For the past two months this blog has mostly been me telling you to be careful with MCP. An agent wiped my production database in May. I wrote about the twelve and a half thousand MCP servers sitting open on the internet. This week I published a checklist for vetting a server before it ever touches your config.
So here's the fair question a reader could ask: would I let an agent anywhere near my own databases?
I do. Daily. Through an MCP server I built before I wrote any of those essays. This post is about the guardrails that turn "an agent on your database" from a gamble into a considered decision.
Why you'd want this at all
Asking questions of your data in plain language is one of the few agent use cases that pays off immediately. "How many signups in the last 24 hours, and do the errors cluster anywhere?" is a thirty-second answer instead of a fifteen-minute detour through a query console. Debugging a production issue while the agent checks the actual rows involved beats guessing from the logs.
The pull is real, which is exactly why so many people wire an agent straight into their database with a full-privilege account and move on. That's the part we need to talk about.
What read-only doesn't buy you
The reflex answer to database safety is "just make it read-only". Good start. Now look at what a SELECT still does.
Everything a query returns lands in the model's context, and everything in the context goes to the API. Run one innocent SELECT * FROM users LIMIT 50 and fifty customers' emails, phone numbers and addresses have left your infrastructure. Nobody attacked you. You did it yourself, politely, over TLS.

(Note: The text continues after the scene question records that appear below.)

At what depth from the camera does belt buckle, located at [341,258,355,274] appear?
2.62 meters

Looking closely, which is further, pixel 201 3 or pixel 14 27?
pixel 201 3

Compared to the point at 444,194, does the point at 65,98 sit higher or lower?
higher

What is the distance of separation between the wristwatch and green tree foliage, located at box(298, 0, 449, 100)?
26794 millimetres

Data is also untrusted input. A row in your database can carry an injected instruction the same way a poisoned tool description can, and your agent reads query results with the same trusting eyes. The supply-chain problem doesn't stop at the package boundary.

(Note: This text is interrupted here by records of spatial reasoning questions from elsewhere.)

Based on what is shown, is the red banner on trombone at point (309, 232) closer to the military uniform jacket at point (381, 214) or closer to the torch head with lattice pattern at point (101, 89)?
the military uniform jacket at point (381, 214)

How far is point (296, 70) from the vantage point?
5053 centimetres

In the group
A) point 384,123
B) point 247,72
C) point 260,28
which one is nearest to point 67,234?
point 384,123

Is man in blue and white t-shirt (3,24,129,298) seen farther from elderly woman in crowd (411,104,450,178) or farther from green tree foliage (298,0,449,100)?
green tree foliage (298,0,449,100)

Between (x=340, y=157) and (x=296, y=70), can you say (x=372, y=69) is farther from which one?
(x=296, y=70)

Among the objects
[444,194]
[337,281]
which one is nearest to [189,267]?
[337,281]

And an agent writes queries like an enthusiastic intern: a nine-way join across your two biggest tables is one plausible-looking answer away. Read-only does nothing against a query that takes your production database out back for twenty minutes.

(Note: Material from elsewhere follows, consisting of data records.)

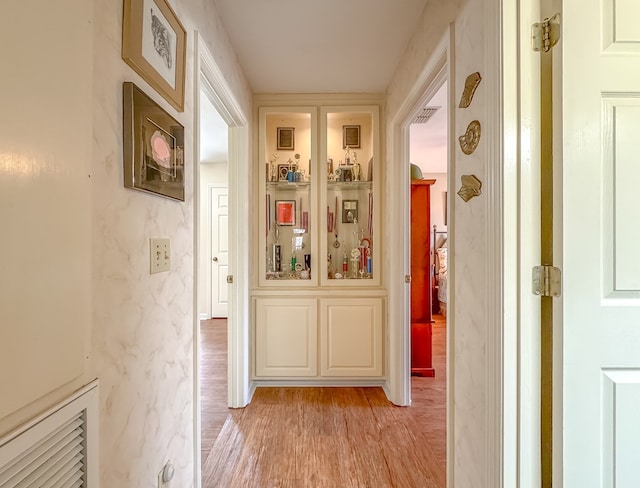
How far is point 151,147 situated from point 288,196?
1.90m

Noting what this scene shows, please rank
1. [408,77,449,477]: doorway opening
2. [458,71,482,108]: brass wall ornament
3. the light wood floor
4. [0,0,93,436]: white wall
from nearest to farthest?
[0,0,93,436]: white wall, [458,71,482,108]: brass wall ornament, the light wood floor, [408,77,449,477]: doorway opening

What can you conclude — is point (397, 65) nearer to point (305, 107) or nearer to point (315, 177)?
point (305, 107)

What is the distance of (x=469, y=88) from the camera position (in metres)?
1.25

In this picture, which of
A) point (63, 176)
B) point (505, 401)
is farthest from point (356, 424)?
point (63, 176)

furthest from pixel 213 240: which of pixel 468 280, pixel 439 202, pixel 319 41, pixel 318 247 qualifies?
pixel 468 280

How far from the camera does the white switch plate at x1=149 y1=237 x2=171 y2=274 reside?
109 cm

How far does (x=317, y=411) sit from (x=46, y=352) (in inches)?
81.5

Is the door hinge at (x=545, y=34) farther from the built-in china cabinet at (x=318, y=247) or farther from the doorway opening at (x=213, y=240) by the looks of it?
the doorway opening at (x=213, y=240)

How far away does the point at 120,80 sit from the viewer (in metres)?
0.92

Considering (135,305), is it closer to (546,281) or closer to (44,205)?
(44,205)

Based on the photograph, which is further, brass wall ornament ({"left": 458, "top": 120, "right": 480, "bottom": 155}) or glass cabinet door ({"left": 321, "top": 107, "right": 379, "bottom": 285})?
glass cabinet door ({"left": 321, "top": 107, "right": 379, "bottom": 285})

So the threat model has three legs: leakage, injection, and load. Permissions address none of them.
Guardrails before permissions
This is what the server enforces, layer by layer, and each one maps to a leg of that threat model:
- SELECT-only, per database. Production gets
select_only=true, no exceptions. A local scratch SQLite can stay writable. The point is that the policy lives in config you review, per connection, instead of in the agent's judgment. - Query validation and complexity caps. Every query is parsed and analysed before it runs: injection patterns rejected, and hard limits on joins, subqueries and a composite complexity score. The nine-way join dies at the gate, with an explanation the agent can act on.
- Row limits and timeouts. A result set is capped (a thousand rows by default) and a query gets a deadline. Leakage and load both shrink when "the whole table" is never a possible answer.
- Field redaction. The underrated one. Sensitive columns are masked before results reach the model:
john.doe@example.comarrives asj******.e@*****.com, an SSN arrives as[PROTECTED]. The agent can still count, group and reason over the shape of the data. It just never holds the PII. - SSH tunnels, no open ports. The server reaches remote databases through a bastion host over SSH. Your database never meets the internet, which is more than twelve and a half thousand MCP servers can say.
- Audit logging. Every query, every connection, every redacted-field access, logged. When something looks off you replay what the agent asked, not what you hope it asked.
In config, the interesting parts look like this:
[database.production]
type=postgresql
host=internal-db.company.local
database=production_app
username=readonly_user
select_only=true
redaction_enabled=true
redaction_rules=*email*:partial_mask,*phone*:full_mask,ssn:replace:[PROTECTED]
ssh_host=bastion.company.com
ssh_private_key=/secure/path/ssh_key
[security]
max_joins=5
max_subqueries=3
max_complexity_score=50Note the username. The account itself is readonly_user: even if every guardrail in the server failed at once, the wall the query hits next is one the database enforces. Guardrails in the tool, permissions at the source. Belt and suspenders, deliberately in that order.
It has to pass its own interview
Fair is fair: run this server through the vetting checklist I published this week. Publisher matches the code, because both are me, and every line is on GitHub for you to disagree with. The verbs match the job: query, schema and monitoring tools, nothing that shells out, nothing that writes files.
You install it from source and pin it there, so nobody can ship you a surprise sixteenth release. And the credential you hand it should be the readonly account from the config above, revocable without a bad afternoon.
It's TypeScript, MIT-licensed, with 1,181 tests behind it, and it exists because I asked the question I later turned into a post: is a server the right shape for this problem? For database access it is, precisely because the value is the guardrail layer, not the plumbing.
Treat the agent like a contractor
You wouldn't hand an outside contractor the root password on their first day. They get their own account, scoped to the job, they don't see customer PII they don't need, and the building keeps a log of which doors they opened.
An agent deserves exactly that arrangement. Its own readonly account. Masked columns for everything sensitive. A log you can replay. Then let it work, because within those walls it is genuinely useful.
The agent that wiped my database in May had access it never needed. The one reading my databases today gets a scoped account, redacted PII and an audit trail. Same technology. Different contract.